Officials also highlighted the need for every person in the Metro Detroit region to be counted to ensure historically underrepresented communities get full access to federal dollars over the next decade.
Tlaib echoed concerns that the White House will underfund 2020 Census efforts.
“In 2010 there were over 500 area Census offices, in 2020 they are only going to give us 248,” Tlaib told a supportive crowd. “I want to challenge you all, show them, outwork the hate, outwork these kinds of un-American policies that say we don’t count. It’s not just about money, it’s also about political power.”
Peters, who is the ranking democrat on the Senate Oversight Committee for Governmental Affairs, which oversees the Census, built on the need to ensure that everyone in historically underrepresented communities is counted.
“The Census is a major undertaking,” he said. “There are some folks in Washington D.C. that don’t want everyone to be counted. They’re going to do everything they can to do make sure that some folks in particular are not counted. We have stood up to them and said you can’t be putting questions in the Census which makes it less likely that people want to answer it.”
Peters and others spoke to concerns that adding a citizenship question to the questionnaire will most likely discourage immigrant communities from participating in the Census.
“The Census is confidential,” Diego Bonesatti, director of legal services at Michigan United, a Michigan-based nonprofit, told The AANews. “People worried about ICE or other law enforcement using it should remain calm. People can’t have specific information until 72 years later.
“Furthermore, the whole process takes too long for ICE and other law enforcement.” Bonesatti added. “ICE operates on much more current information: Getting information from immigrants they’ve already detained, visiting immigrant neighborhoods, looking for immigrants already in jail or prison for traffic or criminal issues and so on.”
The Supreme Court is excepted to vote on the legality of the citizenship question by the end of June. Tlaib told The AANews that she’s fighting hard to make sure the citizenship question does not appear on the form.
The U.S. Census Bureau is also hiring Census enumerators locally. According to Duggan, these jobs will pay between $15 and $19 an hour.

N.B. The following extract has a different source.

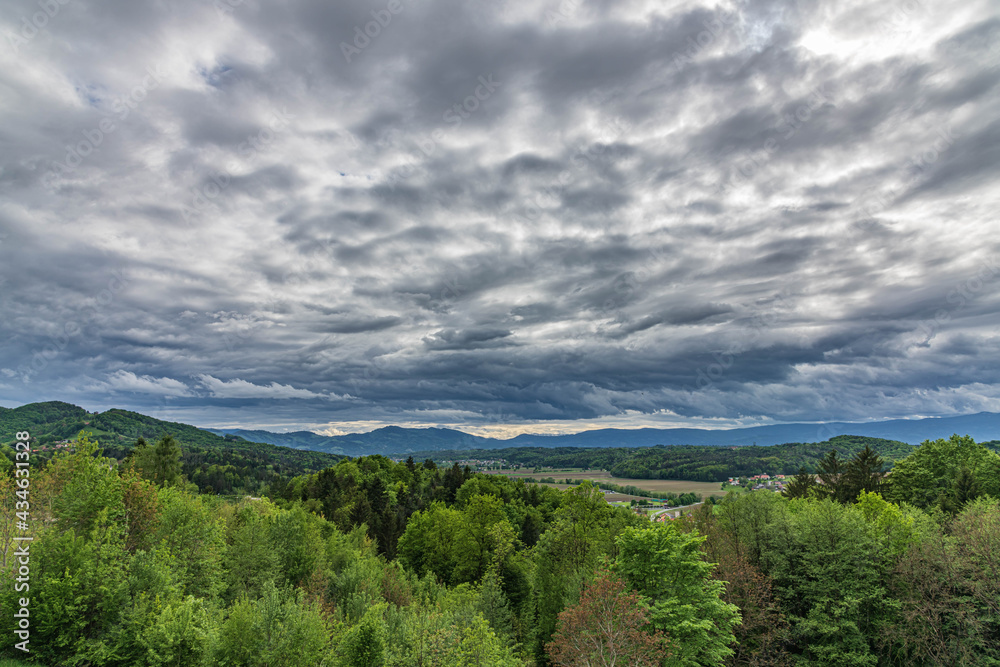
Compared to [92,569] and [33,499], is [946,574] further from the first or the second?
[33,499]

In order to motivate younger residents, the department will allow the Census form to be completed online. 2020 also marks the first-time same sex couples will have the opportunity to identify themselves as such.
Joan Gustafson, external affairs officer at the Michigan Nonprofit Association (MNA), talked about mobilization efforts by statewide nonprofits to aid in the census efforts.
“We got in really early, to mobilize nonprofits to help the state get a complete count,” she said. “Our campaign is a statewide campaign. There is so much at stake.”
“Of the approximately $5.5 million that we’ve raised, a portion of that is going to statewide activities which MNA is leading,” she added. “We have identified 13 what we are calling Census hubs. These are 13 large nonprofits across the state which will develop customized campaigns for their areas.”
Duggan also announced this partnership in his talk at the rally.
“This fall, the city is going to be hiring, through our nonprofits and all of our partners, our own Census takers,” he said.
He added that this partnership will ensure accountability and cross reference for actual census figures.
“Just in case the Trump administration isn’t as thorough as we would like them to be,” he said.